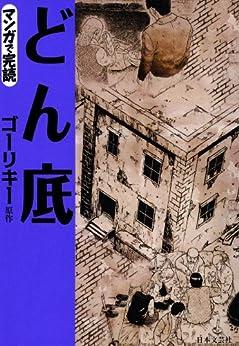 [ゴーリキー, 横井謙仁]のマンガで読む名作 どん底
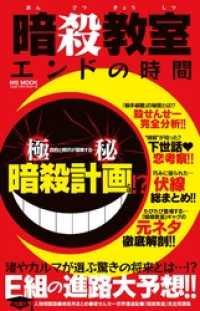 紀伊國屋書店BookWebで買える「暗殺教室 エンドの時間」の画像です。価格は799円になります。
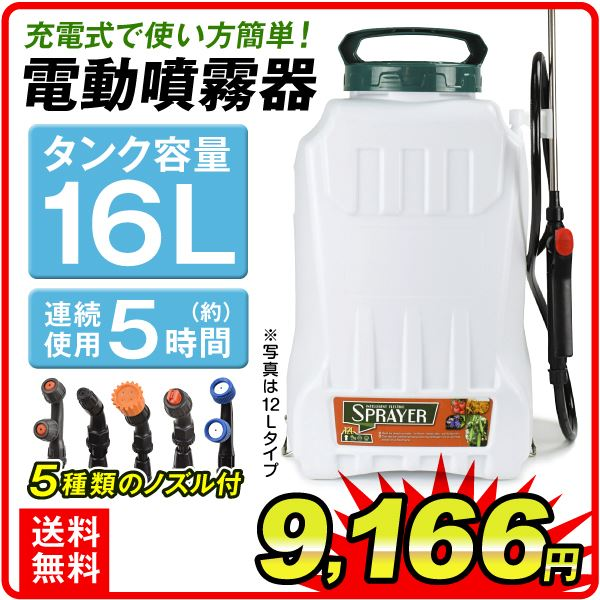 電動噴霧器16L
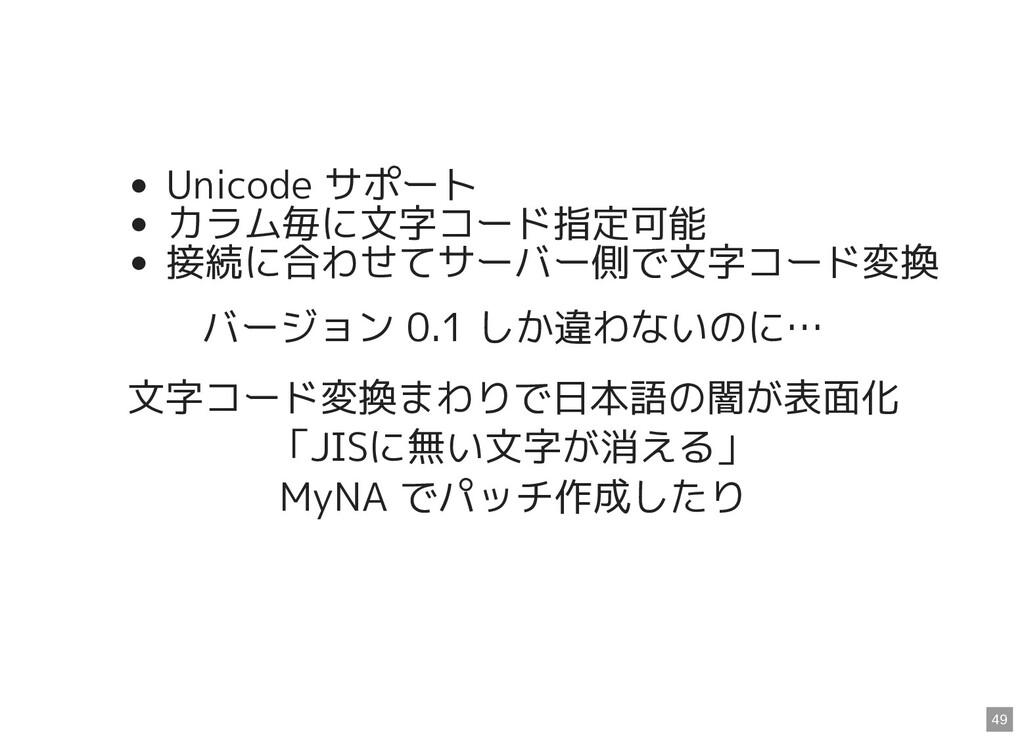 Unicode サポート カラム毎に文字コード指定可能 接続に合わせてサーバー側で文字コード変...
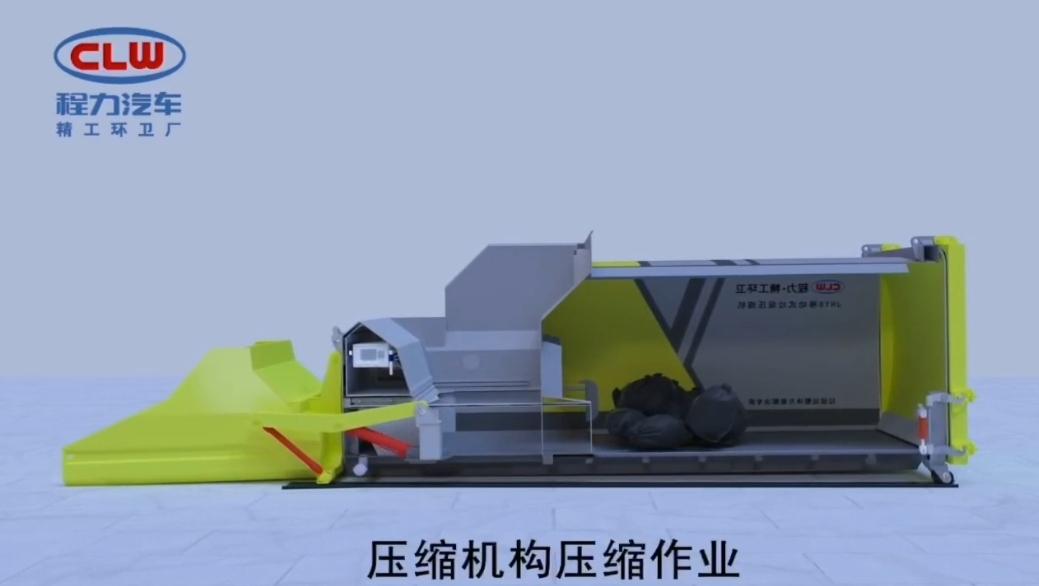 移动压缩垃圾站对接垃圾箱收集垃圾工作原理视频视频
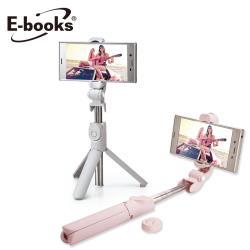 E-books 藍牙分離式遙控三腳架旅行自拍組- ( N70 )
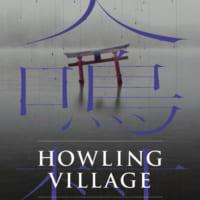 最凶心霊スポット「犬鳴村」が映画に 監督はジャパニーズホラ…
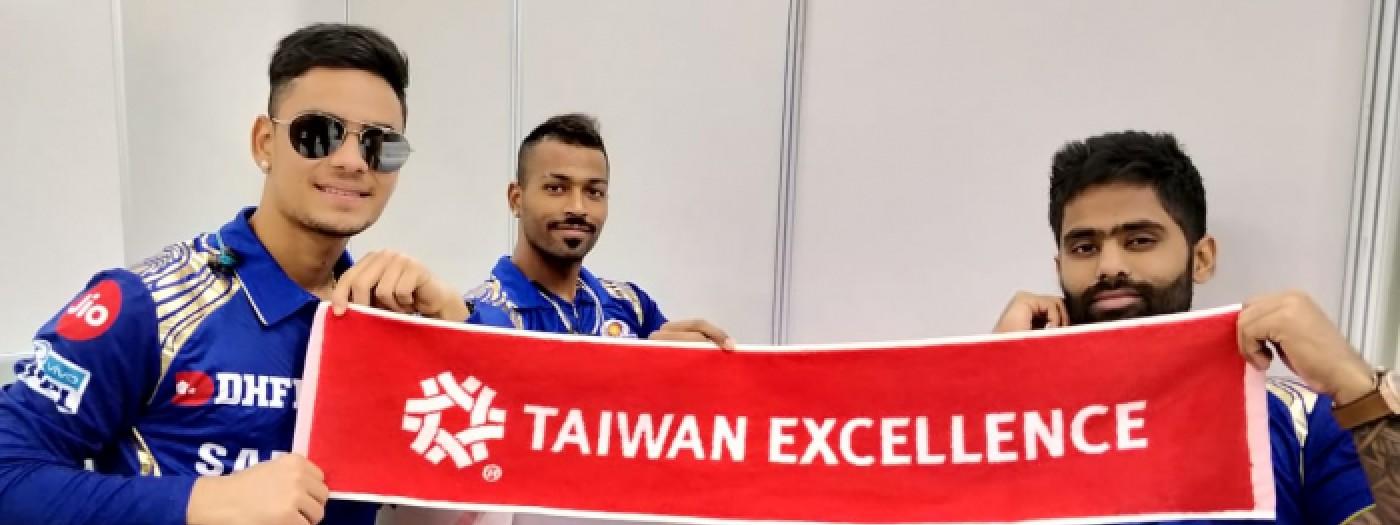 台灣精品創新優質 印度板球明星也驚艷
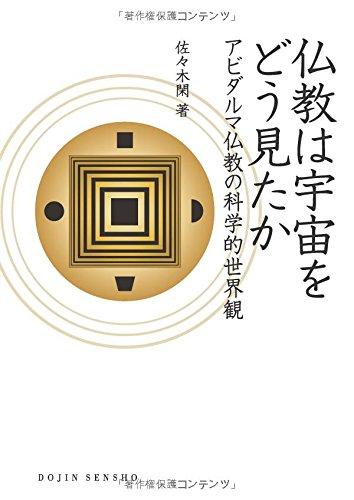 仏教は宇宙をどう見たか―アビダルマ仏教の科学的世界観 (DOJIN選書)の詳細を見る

* * *

* **How to complete this task**
In the records above, transcribe exactly the lines from the one containing "台灣精品創新優質 印度板球明星也驚艷" through the last line, both included, and skip the pictures.

* **Answer below**
 台灣精品創新優質 印度板球明星也驚艷
 仏教は宇宙をどう見たか―アビダルマ仏教の科学的世界観 (DOJIN選書)の詳細を見る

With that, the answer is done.